Le projet s’inscrit dans une dynamique lancée fin 2025, avec son adoption en Conseil des ministres le 26 décembre 2025. Il fait partie intégrante de la stratégie de transformation numérique de l’AES, qui regroupe le Niger, le Mali et le Burkina Faso. L’objectif est de doter ces pays d’infrastructures numériques souveraines. En plus de l’équipement technologique, les autorités prévoient de développer les compétences locales à travers des programmes de formation, afin d’assurer la pérennité du système et de réduire la dépendance aux solutions externes.
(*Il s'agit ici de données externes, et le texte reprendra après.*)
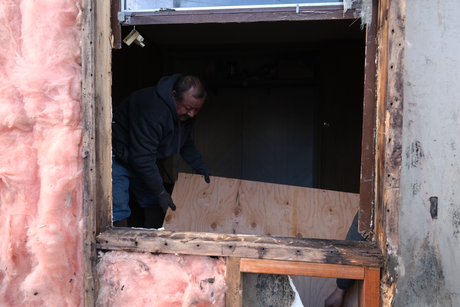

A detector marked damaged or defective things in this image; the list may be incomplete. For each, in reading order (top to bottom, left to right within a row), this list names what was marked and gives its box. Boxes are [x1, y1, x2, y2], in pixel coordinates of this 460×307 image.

broken window frame [82, 0, 406, 306]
Un comité de suivi a été mis en place pour superviser la production des cartes biométriques et des passeports électroniques (e-passeports), ces derniers étant en phase de finalisation. Le projet bénéficie également de l’expertise technique de la société Al Itisal Aljadeed, spécialisée dans les technologies de réseau, les centres de données et les solutions d’identification biométrique.
Pour rappel, la carte d’identité biométrique de l’Alliance des États du Sahel (AES) est un document sécurisé commun au Burkina Faso, au Mali et au Niger, lancé début 2026 pour renforcer la souveraineté numérique et faciliter la libre circulation. Elle intègre une puce infalsifiable (empreintes, photo), est valable 10 ans et obligatoire dès 13 ans.